Power to the Purple!

Page 11

by Sophie Bell


  For the perfume rollout, she still needed a logistics person. Someone to update the spreadsheets and monitor the stock and oversee the product distribution. BellaBritney could barely count past eight. Even when she did, she shouted, introducing each number with a “Gimme a . . . !”

  That got old fast.

  As for K-Liz, Opal had administered the official BeauTek personality analysis—drafted by her mother, naturally. She’d told clueless Karyn it was one of those trivial online friendship quizzes that girls were always taking. The results of her profile confirmed Opal’s gut instincts: K-Liz would be better suited as a middle manager of the mutants.

  Maybe I can’t have Cher and her superbrain, Opal mused, recalling the way Cheri had freaked out about the Vi-Shush the other evening. And Albert Feinstein is no Ultra Violet. He is, however, captain of the mathletes . . .

  As Albert sucked rainbow sprinkles off his sticky fingers, Opaline glanced around the cafeteria. She could hear the cafeteria ladies chatting and clanging pots and pans back in the kitchen. But no one else was there: no other students, no teacher on duty.

  Just her and Albert.

  He was prattling on about something unimportant, like the math test later that morning. Or was it the chess date he still wanted to go on? Whatever! He sounded nervous, which was good.

  Opal needed him to be nervous. She needed that nervous energy. It fed her more than any humble breakfast buffet ever could.

  She leaned across the table, pretending to be interested.

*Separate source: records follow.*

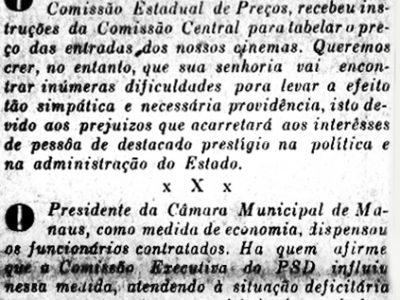 Governador de São Paulo Ademar de Barros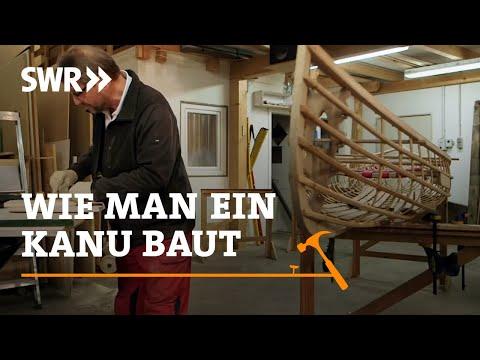 Handwerkskunst! Wie man ein Kanu baut | SWR Fernsehen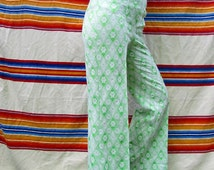 Woman's 60s/70s Vintage Lime Green and Cream Flower Triangle Patterned Mod High Waisted Stretch Bell Bottom Pants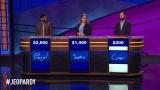 Watch Jeopardy! Season  - Jeopardy! Presents | TV WHO SAID IT? Online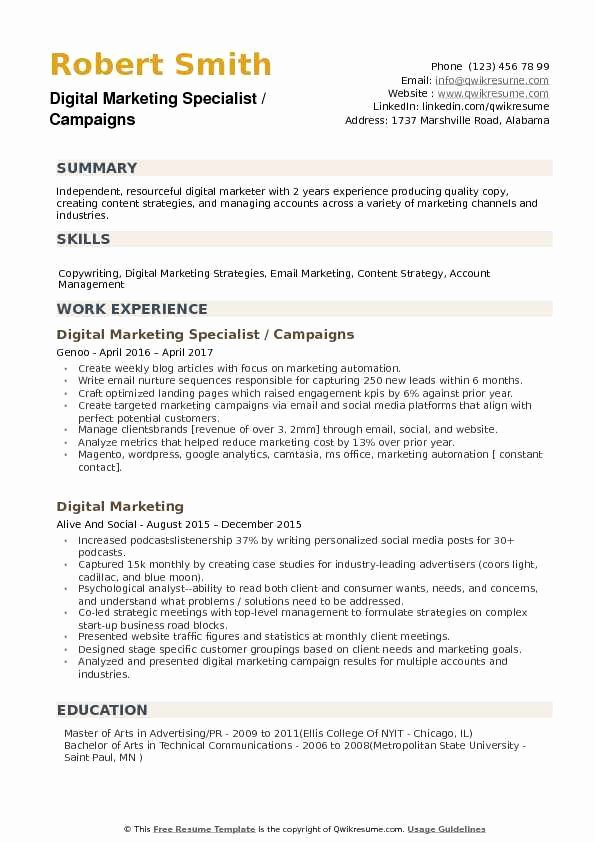 Digital Marketing Resume Template Inspirational Digital Marketing Specialist Resume Samples
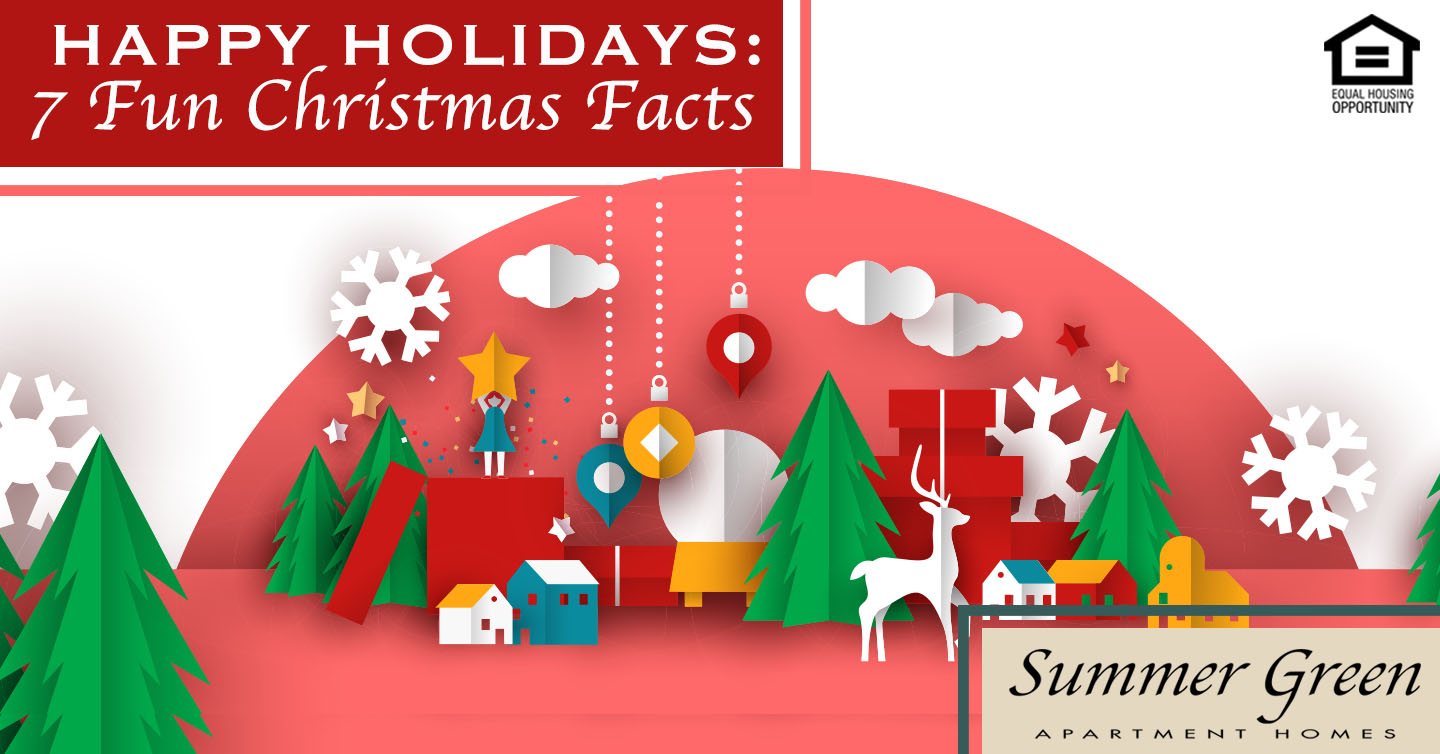 fun Christmas facts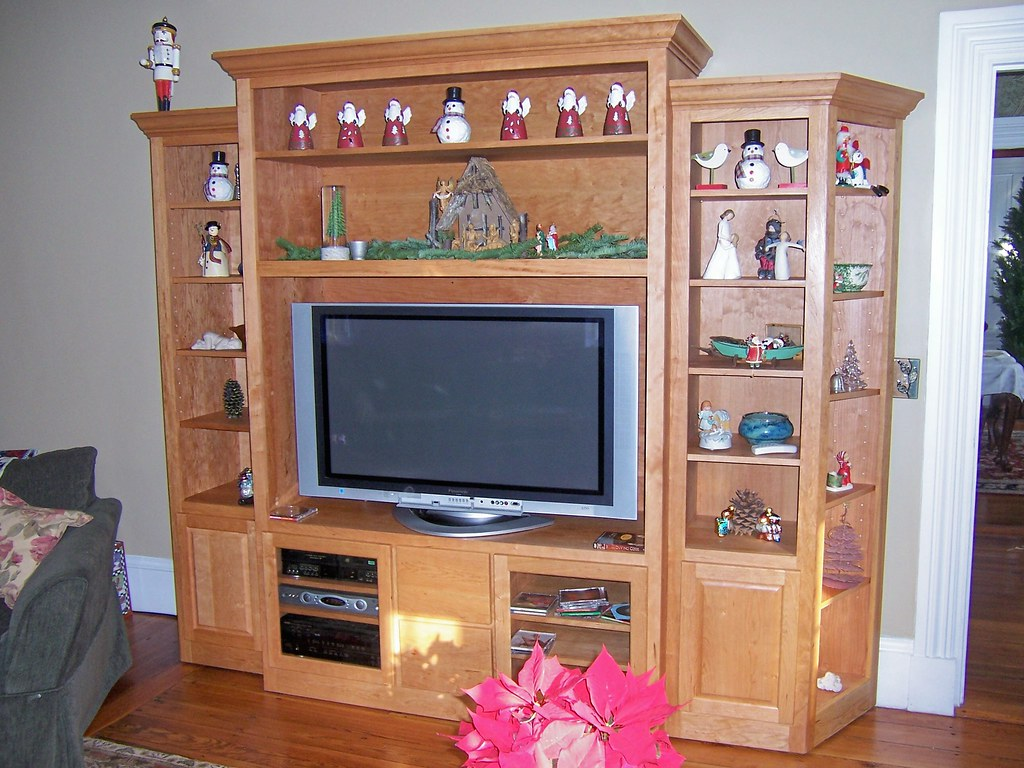 Kmd Custom Woodworking Cherry Tv Stand With Side Bookcase Flickr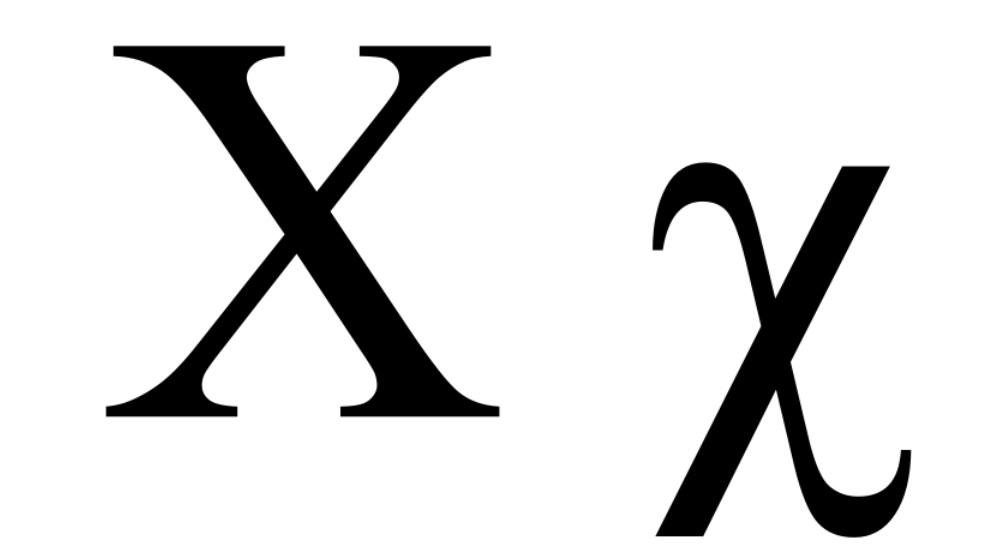 Aprende aquí cómo escribir letras griegas en Word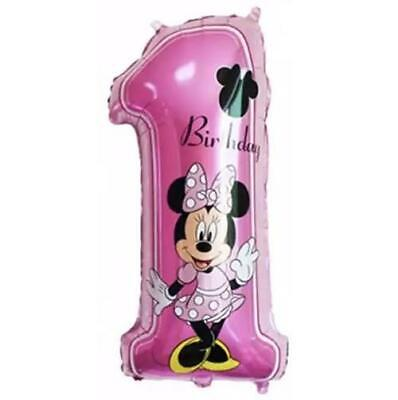 AU4.99 • Buy Disney Minnie Mouse 1st Birthday Large Foil Balloon Girl Party Decoration 013
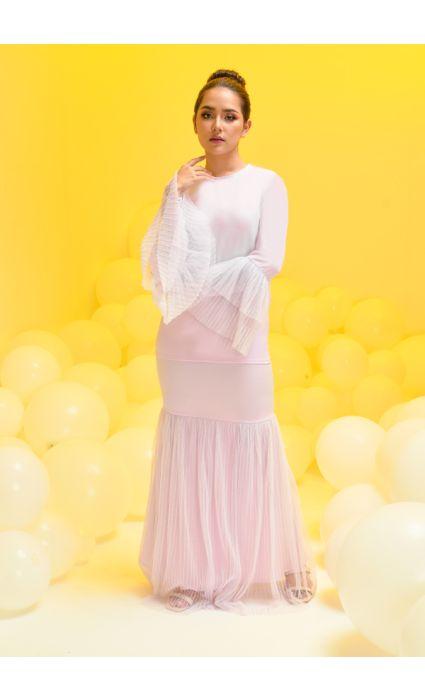 Madeline Kurung Light Lilac
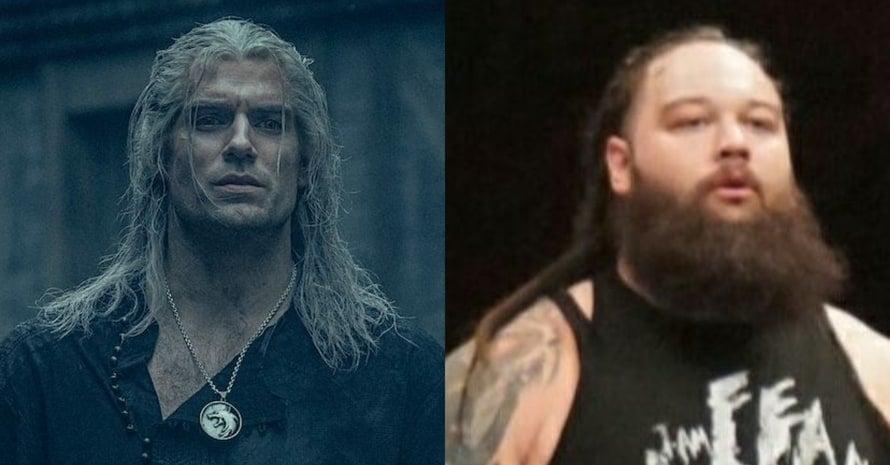 Bray Wyatt WWE Netflix The Witcher Henry Cavill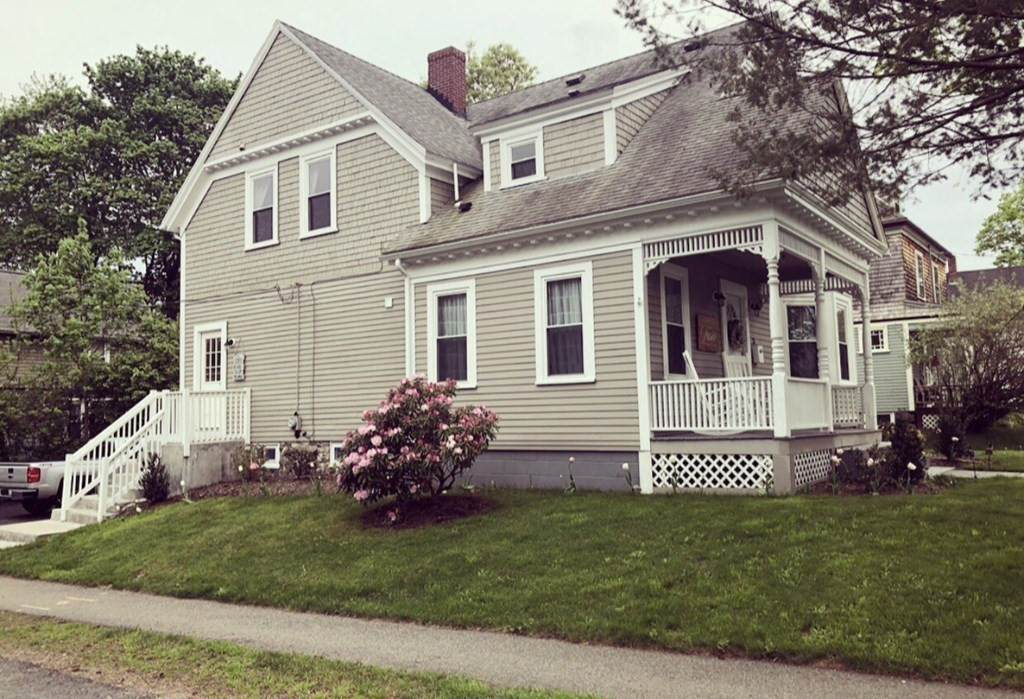31 Forest St - Photo 1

  Albert worked up the courage to look back again. That was his second mistake. Because the same faint, foul smell from before suddenly made him feel quite queasy. And Opaline’s eyes seemed to be spiraling like pinwheels, warm chocolate brown spun through with sugary white injected with eerie pale orange that crackled like . . .

  “Oh, Albert,” Opal imitated, teasing him in a singsong tone as he began to sway back and forth in his seat. “You, ah, you have . . .” She wasn’t afraid to say it straight to his face! “You have a sprinkle on your mouth.” As she looked closer, all the amusement left her voice. “A purple one,” she added flatly. (That was his first mistake!)

  “I do?” Albert asked. But before he could say another word, Opaline licked her own pinkie finger, reached across the table, and placed it on the purple sprinkle. On his lips.

  “Shush,” she whispered, eyes spinning. And the electricity shot through her pinkie finger. To Albert’s puckered lips, outlined like a neon sign. To his golden-grill braces. And on through his entire nervous system, traveling all the way up to his brain. Where some corner of his mind, the corner of self-control, short-circuited.

  Opal heard the zzt! of the burnout. She breathed in the wisp of smoke wafting from his ears.

  “Shushed,” Albert droned back. “I am completely and totally shushed.”

  With her free hand, Opal swung a wide circle.

  “O na na,” she sang softly to herself. And she snapped her fingers up high. “What’s my name?” And she snapped her fingers down low.

  And finally she brushed the offending purple sprinkle away.

  When Albert Feinstein slumped back in his chair, his mind was no longer his own. He may as well have been a zombie. Okay, not a zombie, because zombies are gross and dead and decaying and stuff. But a slave to Opaline. A zombo.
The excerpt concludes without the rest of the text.